• The task
Find each line in the records that contains the word "this" and copy those lines out.

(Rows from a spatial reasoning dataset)

——

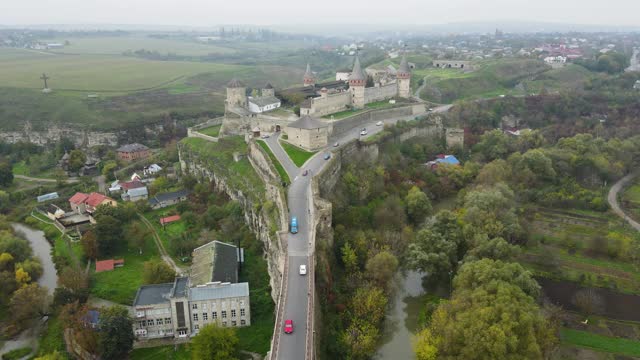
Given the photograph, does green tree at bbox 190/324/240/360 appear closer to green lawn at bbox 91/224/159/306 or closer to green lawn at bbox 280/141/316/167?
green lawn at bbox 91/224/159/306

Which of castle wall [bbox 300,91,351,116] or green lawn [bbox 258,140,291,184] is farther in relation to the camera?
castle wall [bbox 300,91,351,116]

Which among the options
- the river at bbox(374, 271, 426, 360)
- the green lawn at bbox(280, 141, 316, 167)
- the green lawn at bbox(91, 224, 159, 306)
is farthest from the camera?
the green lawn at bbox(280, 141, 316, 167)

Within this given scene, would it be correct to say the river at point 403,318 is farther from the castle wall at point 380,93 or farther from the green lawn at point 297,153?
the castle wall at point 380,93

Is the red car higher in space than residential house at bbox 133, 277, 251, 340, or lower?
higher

——

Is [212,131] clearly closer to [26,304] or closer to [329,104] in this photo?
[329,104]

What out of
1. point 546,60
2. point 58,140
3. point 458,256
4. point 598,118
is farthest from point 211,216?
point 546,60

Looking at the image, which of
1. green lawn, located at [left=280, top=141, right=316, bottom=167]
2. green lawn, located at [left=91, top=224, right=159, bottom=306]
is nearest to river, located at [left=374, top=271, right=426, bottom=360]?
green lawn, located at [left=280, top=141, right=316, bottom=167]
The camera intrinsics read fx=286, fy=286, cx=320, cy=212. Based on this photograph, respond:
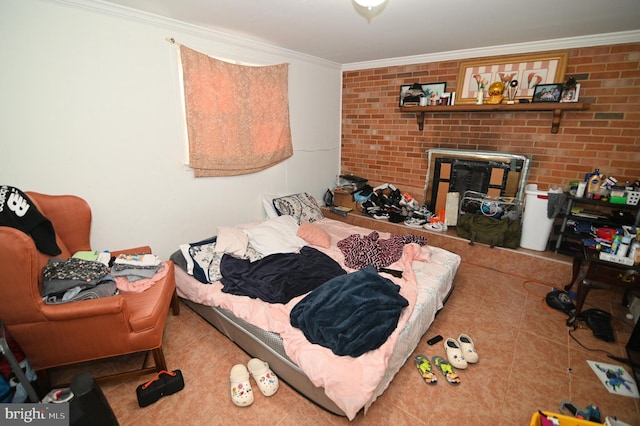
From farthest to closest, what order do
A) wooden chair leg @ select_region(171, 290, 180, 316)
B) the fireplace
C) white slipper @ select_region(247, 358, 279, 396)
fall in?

——

• Exercise answer
Within this given scene, would it be correct to say the river at point 403,318 is farther from the castle wall at point 380,93 or farther from the green lawn at point 297,153?
Is [212,131] clearly closer to [26,304] or closer to [329,104] in this photo?
The camera intrinsics read fx=286, fy=286, cx=320, cy=212. Based on this photograph, respond:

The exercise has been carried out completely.